データが多少汚れていても、施策は打てます。逆に、完璧なデータベースがあっても施策を打たなければ商談は増えません。判断に支障が出ている部分だけを直し、それ以外は保留にしてください。整備に半年かける価値がある企業は、実際にはほとんどありません。
まとめ
リードの名寄せと重複管理で押さえるべき点を整理します。
- 名寄せは目的が決まってから着手する。「いつか使うから綺麗にする」では終わらない
- まずレベル1(メールアドレスの重複解消)だけを完了させる。配信と計測の問題は大部分が解消する
- 企業名の表記ゆれは、法人格・全角半角・空白記号の3つを正規化すれば大部分が吸収できる
- 似た社名の別法人は機械判定しない。迷ったら統合しないという原則を持つ
- 作業前に必ずバックアップを取る。統合は元に戻せない
- 目視判定は全件やらない。商談中と直近接点のある企業を優先する
- 事後の名寄せより、入口で重複を防ぐほうが効く。

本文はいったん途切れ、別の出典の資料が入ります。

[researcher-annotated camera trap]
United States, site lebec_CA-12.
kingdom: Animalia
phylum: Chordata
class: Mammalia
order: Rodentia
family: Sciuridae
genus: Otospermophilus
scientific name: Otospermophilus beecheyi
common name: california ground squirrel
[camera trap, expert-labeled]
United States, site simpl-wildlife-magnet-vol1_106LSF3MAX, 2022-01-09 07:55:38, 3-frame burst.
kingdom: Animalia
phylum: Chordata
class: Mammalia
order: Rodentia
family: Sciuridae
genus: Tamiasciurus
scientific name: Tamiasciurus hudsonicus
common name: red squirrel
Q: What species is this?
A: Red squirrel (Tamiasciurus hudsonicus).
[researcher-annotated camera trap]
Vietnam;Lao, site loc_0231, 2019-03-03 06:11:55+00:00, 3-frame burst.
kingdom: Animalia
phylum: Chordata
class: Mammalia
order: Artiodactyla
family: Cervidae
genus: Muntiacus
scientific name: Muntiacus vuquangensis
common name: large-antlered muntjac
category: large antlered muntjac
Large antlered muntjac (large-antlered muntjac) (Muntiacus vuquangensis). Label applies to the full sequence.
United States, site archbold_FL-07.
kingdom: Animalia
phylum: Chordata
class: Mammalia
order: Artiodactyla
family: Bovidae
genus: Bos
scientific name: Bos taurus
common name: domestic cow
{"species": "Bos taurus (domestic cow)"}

メールアドレスを一意キーにする設定が最優先
- 完全な統合を目指さず、判断に支障が出ない状態を保つ
データ整備は目的ではなく手段です。何を判断したくて整理するのかが決まっていれば、どこで止めてよいかも決まります。
データ整備のご相談
どこまでやるかの判断からご相談いただけます
「重複が多くて配信も分析も信用できない」「整理したいがどこから手を付けるか分からない」といった状態を、ツール構成とデータ量から具体化します。件数が少ない段階でも問題ありません。
よくある質問
- 名寄せはどこまでやるべきですか。
- まずメールアドレスの重複解消(レベル1)だけを完了させてください。これだけで配信と計測の問題は大部分が解消します。企業単位の名寄せ(レベル2)は営業への引き渡しを企業単位で管理したい場合に、接点履歴の統合(レベル3)は工数が大きく得られる価値も限定的なので、前の2つが終わってから検討してください。
- 企業名の表記ゆれはどう処理しますか。
- 法人格(株式会社、(株)、㈱)を除去し、全角を半角に統一し、空白と中黒などの記号を除いた文字列を比較用の項目として別に持ってください。この3つの正規化で大部分の表記ゆれは吸収できます。ただし「◯◯商事」と「◯◯商事ホールディングス」のような似た社名の別法人は機械判定せず、人が確認してください。
- 統合を間違えた場合、元に戻せますか。
- 多くのツールで統合の取り消しは困難です。そのため作業前に必ずデータを丸ごと書き出してバックアップを取ってください。また判定に迷ったら統合しないという原則を持つことをおすすめします。重複が残るほうが、別の企業を1つにまとめてしまうより害が小さくなります。
- 名寄せしても、また重複が増えてしまいます。
- 入口の設計が変わっていないためです。最も効果が大きいのは、フォーム送信時にメールアドレスが一致したら新規作成せず既存を更新する設定です。多くのMAツールとCRMに標準機能があります。加えて、名刺や外部リストの一括取り込み前に既存データと照合する工程を挟んでください。
- ツールを導入すべきですか。
- 数千件規模であれば、まずは表計算ソフトで足ります。メールアドレスの重複解消は数時間で終わります。ツールの導入を検討するのは、この作業を繰り返し実行する必要が出てからです。ただし使用中のCRMやMAツールに重複検出の機能があるなら、それは最初から使ってください。